_Text provided_.
______________________________
Because of the large amplification factor, the output is sensitive to the variations in electrode to skin contact resistance. This results in a variation of the dc content of the amplified differential signal and manifests itself as a drift in the baseline of the EKG. This is popularly called baseline wandering and often causes wavy traces of the EKG. This issue is managed by using an analog integrator scheme designed with OA1. The integrator integrates the dc content of the 5× amplified EKG and feeds it back to the INA321. The feedback allows the INA321 to maintain a constant DC level at the output, regardless of the change in skin contact resistance.
If this application is primarily used for EKG display and monitoring, the third operational amplifier, OA2, can be used as a unity gain buffer between the DAC1 output and the third electrode, which is often connected to the right leg (RL) or right side of the thorax of the individual whose EKG is monitored.
The DAC1 is one of the two integrated DAC12 12-bit digital-to-analog converters in the MSP430FG439. Using DAC1 allows the user to implement a digital baseline wandering scheme by appropriate software algorithm. This function is not implemented in this application report. Instead, DAC1 provides a constant midsupply voltage level as the bias for the amplifier chain.
______________________________
(Items from a dataset)
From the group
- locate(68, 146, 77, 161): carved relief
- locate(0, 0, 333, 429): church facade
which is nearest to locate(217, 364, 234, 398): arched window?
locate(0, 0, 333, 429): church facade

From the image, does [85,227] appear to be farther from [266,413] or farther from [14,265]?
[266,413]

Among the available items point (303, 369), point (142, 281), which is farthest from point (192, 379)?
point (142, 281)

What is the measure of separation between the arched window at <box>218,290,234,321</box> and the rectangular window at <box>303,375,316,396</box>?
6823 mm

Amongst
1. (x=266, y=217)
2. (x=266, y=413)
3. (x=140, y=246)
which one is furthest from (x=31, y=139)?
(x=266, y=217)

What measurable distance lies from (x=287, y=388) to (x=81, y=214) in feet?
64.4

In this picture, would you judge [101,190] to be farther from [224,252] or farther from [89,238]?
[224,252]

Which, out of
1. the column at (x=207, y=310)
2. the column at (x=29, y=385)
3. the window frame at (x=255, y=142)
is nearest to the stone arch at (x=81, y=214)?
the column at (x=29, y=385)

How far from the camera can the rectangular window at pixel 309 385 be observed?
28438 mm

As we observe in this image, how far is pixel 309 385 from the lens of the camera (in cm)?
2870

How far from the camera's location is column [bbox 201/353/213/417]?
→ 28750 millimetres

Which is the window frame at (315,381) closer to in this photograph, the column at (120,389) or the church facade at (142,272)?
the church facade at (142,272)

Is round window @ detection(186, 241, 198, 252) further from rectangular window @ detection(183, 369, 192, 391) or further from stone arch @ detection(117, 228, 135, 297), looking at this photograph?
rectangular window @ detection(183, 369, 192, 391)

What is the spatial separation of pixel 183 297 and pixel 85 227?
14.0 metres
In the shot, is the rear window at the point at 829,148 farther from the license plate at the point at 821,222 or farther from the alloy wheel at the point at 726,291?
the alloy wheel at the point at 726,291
______________________________
_Assigned task 1_.
Answer these questions about the text on the EKG amplifier:
(a) What is the drift in the baseline of the EKG popularly called?
(b) Which operational amplifier can be used as a unity gain buffer between the DAC1 output and the third electrode?
(c) What does DAC1 provide for the amplifier chain in this application report?
_Assigned task 2_. Repeat the portion of the text on the EKG amplifier that begins at the words "Because of the" and stops after the words "in skin contact resistance.".
_Assigned task 3_. Go on with the text on the EKG amplifier, picking up after its final sentence.

_Written response 1_.
(a) Baseline wandering.
(b) OA2.
(c) A constant midsupply voltage level as the bias for the amplifier chain.

_Written response 2_.
Because of the large amplification factor, the output is sensitive to the variations in electrode to skin contact resistance. This results in a variation of the dc content of the amplified differential signal and manifests itself as a drift in the baseline of the EKG. This is popularly called baseline wandering and often causes wavy traces of the EKG. This issue is managed by using an analog integrator scheme designed with OA1. The integrator integrates the dc content of the 5× amplified EKG and feeds it back to the INA321. The feedback allows the INA321 to maintain a constant DC level at the output, regardless of the change in skin contact resistance.

_Written response 3_.
3 Signal Processing and Heartbeat Detection
3.1 EKG Sampling
The amplified EKG signal is internally fed to the on-chip analog-to-digital converter ADC12 input channel A1. The ADC12 samples the EKG signal with a sampling frequency, fsample, of 512 Hz. Precise sampling period is achieved by triggering the ADC12 conversions with the Timer_A pulses. Timer_A is clocked by ACLK, which is generated from the 32.768-kHz low-frequency crystal oscillator.
The fastest deflection in the EKG is in the 20-ms range and happens at the QRS complex. It is important to capture the QRS complex in its entirety for useful medical evaluation of the EKG waveform. Having a sampling frequency of 512 Hz, or sampling period of approximately 2 ms, captures at least 10 samples at the QRS complex and ensures that the QRS complex is fully digitized. The QRS complex also serves as a definite indicator for every heart beat, hence, it is necessary to have it captured for heartbeat rate calculation. The heartbeat rate itself is typically in the 60 to 200 beats per minute, or about 1 Hz to 4 Hz.
3.2 Filtering Line-Frequency Noise
The sampled EKG waveform contains some amount of superimposed line-frequency content. This line requency noise is removed by digitally filtering the samples. A 17-tap low-pass FIR filter with pass-band upper frequency of 6 Hz and stop-band lower frequency of 30 Hz is implemented in this application. The filter coefficients are scaled to compensate the filter attenuation and provide additional gain for the EKG signal at the filter output. This adds up to a total amplification factor of greater than 1000× for the EKG signal. ...
The filtered samples can be output using the DAC0 in the MSP430 for analog reconstruction of the EKG waveform or can be streamed using the UART of the MSP430 at 115.2 kbps to be displayed on a PC screen.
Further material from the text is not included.